Change the _idx_to_token list to a dictionary (#617)

BFJL · smallv0221 · guoshengCS · web-flow · commit f142f065a060 · 2021-06-25T21:44:45.000+08:00
Co-authored-by: smallv0221 &lt;33639025+smallv0221@users.noreply.github.com&gt;
Co-authored-by: Guo Sheng &lt;whucsgs@163.com&gt;
diff --git a/paddlenlp/data/vocab.py b/paddlenlp/data/vocab.py
@@ -92,18 +92,16 @@ def __init__(self,
                 assert special_token in token_to_idx, '{} is not in token_to_idx'.format(
                     special_token)
             self._token_to_idx = token_to_idx
-            self._idx_to_token = sorted(
-                self._token_to_idx.keys(),
-                key=lambda token: self._token_to_idx[token])
+            self._idx_to_token = {idx: token for token, idx in token_to_idx.items()}
             if unk_token:
                 unk_index = self._token_to_idx[unk_token]
                 self._token_to_idx = collections.defaultdict(lambda: unk_index)
                 self._token_to_idx.update(token_to_idx)
         else:
-            self._idx_to_token = list(special_tokens)
+            self._idx_to_token = {idx: special_token for idx, special_token in enumerate(special_tokens)}
             self._token_to_idx = collections.defaultdict()
             self._token_to_idx.update(
-                (token, idx) for idx, token in enumerate(self._idx_to_token))
+                (token, idx) for idx, token in self._idx_to_token.items())
             self._index_counter_keys(counter, special_tokens, max_size,
                                      min_freq)
             if token_to_idx:
@@ -138,8 +136,8 @@ def _index_counter_keys(self, counter, special_tokens, max_size, min_freq):
             if freq < min_freq or len(self._idx_to_token) == max_size:
                 break
             if token not in special_tokens:
-                self._idx_to_token.append(token)
-                self._token_to_idx[token] = len(self._idx_to_token) - 1
+                self._idx_to_token[max(list(self._idx_to_token.keys()) + [-1]) + 1] = token
+                self._token_to_idx[token] = max(self._idx_to_token.keys())
 
     def _sort_index_according_to_user_specification(self, token_to_idx):
         # Sanity checks
@@ -208,7 +206,7 @@ def to_tokens(self, indices):
                 'Token indices is invalid.

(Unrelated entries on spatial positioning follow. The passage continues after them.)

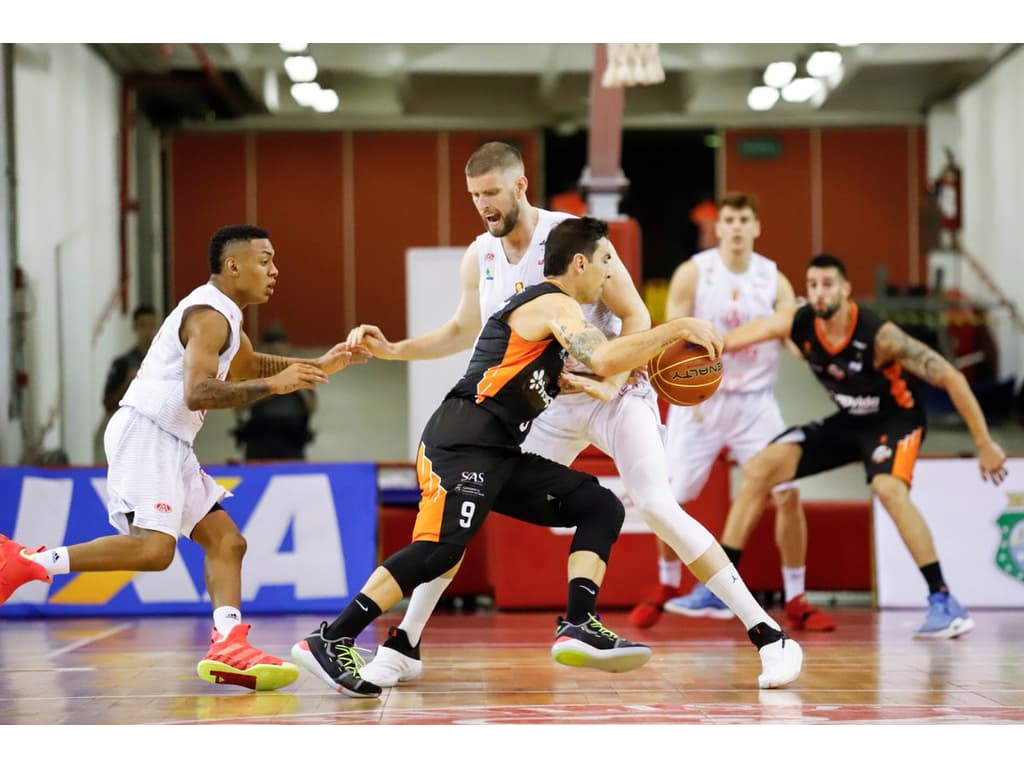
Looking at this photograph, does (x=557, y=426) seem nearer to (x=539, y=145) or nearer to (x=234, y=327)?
(x=234, y=327)

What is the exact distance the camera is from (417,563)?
4523 mm

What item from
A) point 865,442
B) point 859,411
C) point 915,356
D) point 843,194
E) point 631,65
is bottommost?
point 865,442

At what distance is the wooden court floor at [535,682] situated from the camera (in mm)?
4219

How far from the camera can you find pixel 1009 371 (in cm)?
1664

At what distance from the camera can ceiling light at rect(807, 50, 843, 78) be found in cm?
1672

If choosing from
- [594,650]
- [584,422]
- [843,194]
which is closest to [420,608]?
[594,650]

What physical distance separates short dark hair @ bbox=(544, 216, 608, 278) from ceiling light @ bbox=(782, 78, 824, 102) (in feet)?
47.2

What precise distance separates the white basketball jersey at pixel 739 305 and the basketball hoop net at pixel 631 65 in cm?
278

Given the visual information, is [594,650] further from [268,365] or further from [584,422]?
[268,365]

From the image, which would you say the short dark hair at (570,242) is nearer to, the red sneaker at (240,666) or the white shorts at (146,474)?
the white shorts at (146,474)

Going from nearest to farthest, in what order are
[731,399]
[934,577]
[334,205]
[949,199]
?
[934,577]
[731,399]
[949,199]
[334,205]

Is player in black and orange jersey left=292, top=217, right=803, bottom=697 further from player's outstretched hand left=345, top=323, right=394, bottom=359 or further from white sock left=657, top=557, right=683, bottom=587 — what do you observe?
white sock left=657, top=557, right=683, bottom=587

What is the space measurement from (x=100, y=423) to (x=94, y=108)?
3.56m

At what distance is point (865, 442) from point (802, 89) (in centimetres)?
1237
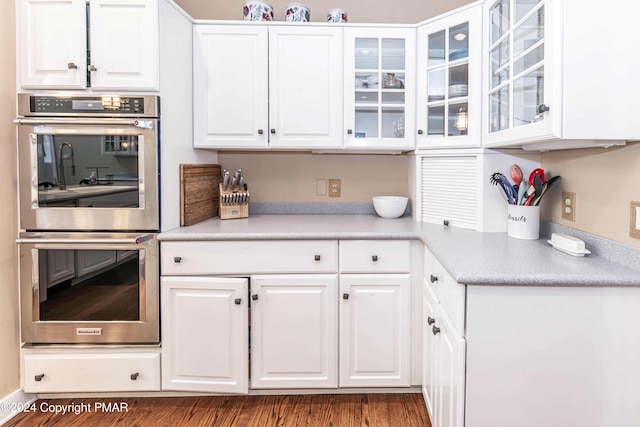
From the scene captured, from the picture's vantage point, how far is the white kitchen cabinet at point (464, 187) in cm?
196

Expected 1D array, but received {}D array. '.
                 format(len(indices.shape)))
 
-        max_idx = len(self._idx_to_token) - 1
+        max_idx = max(self._idx_to_token.keys())
 
         tokens = []
         for idx in indices:
@@ -316,7 +314,7 @@ def to_json(self, path=None):
                 json_str = vocab.to_json(path='./vocab.json')
         """
         vocab_dict = {}
-        vocab_dict['idx_to_token'] = self.idx_to_token
+        vocab_dict['idx_to_token'] = dict(self.idx_to_token)
         vocab_dict['token_to_idx'] = dict(self.token_to_idx)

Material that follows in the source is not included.